I was struggling a lot with financial aid and at one point I was just giving up on continuing to enroll in college. So my counselor, she saw the determination that I had and, you know, everything that was going on and that I needed a job also.
I didn’t used to be someone that could talk to a group of people and be comfortable. I knew that the job would require me to lead workshops, and talk to students, explain things, things like that. So I saw it as an opportunity to get out of my comfort zone and I said yes.
What do you learn from being a Bridge Coach?
I managed to connect [well] with students given my age, being close in age. But it also presented a lot of challenges with communication, leadership, and self-advocacy. Communicating, getting my thoughts out, was very difficult for me. So explaining things, walking people through a process was not possible at all [before]. Doing this job for six years definitely helped with that.
So learning about those things during trainings and from personal experience, connecting those actually helped me a lot with walking into an office or calling the financial aid office and saying, ‘hey, my financial aid is not going through’, which I wouldn’t have been able to – or have the guts to – stand up for myself and do those things if it wasn’t because of coaching.
How did you end up studying graphic design?
I spoke to my guidance counselors saying I’m interested in art, math and coding and stuff like that. What can I do with this? And they mentioned graphic design, I looked into it and it was something that kind of combined a lot of the things that I was interested in.
What do you picture yourself doing once you finish your degree?

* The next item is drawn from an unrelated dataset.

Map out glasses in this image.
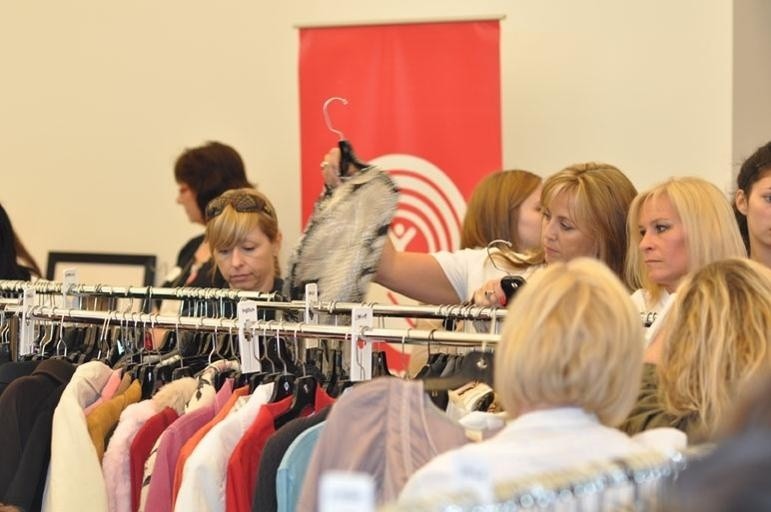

I don’t want to just settle on graphic design. I want to do it in a fun way that at the same time helps others. I’m passionate about that. That is the reason why I did [Bridge] coaching for six years, because I want to give back to the community and schools. So I want to take my design skills and everything that I know about design and focus it on doing things that…are meaningful. I realized that my coaching experience and design are connected: I want to focus on creating content and products that [will] help students achieve or access higher education.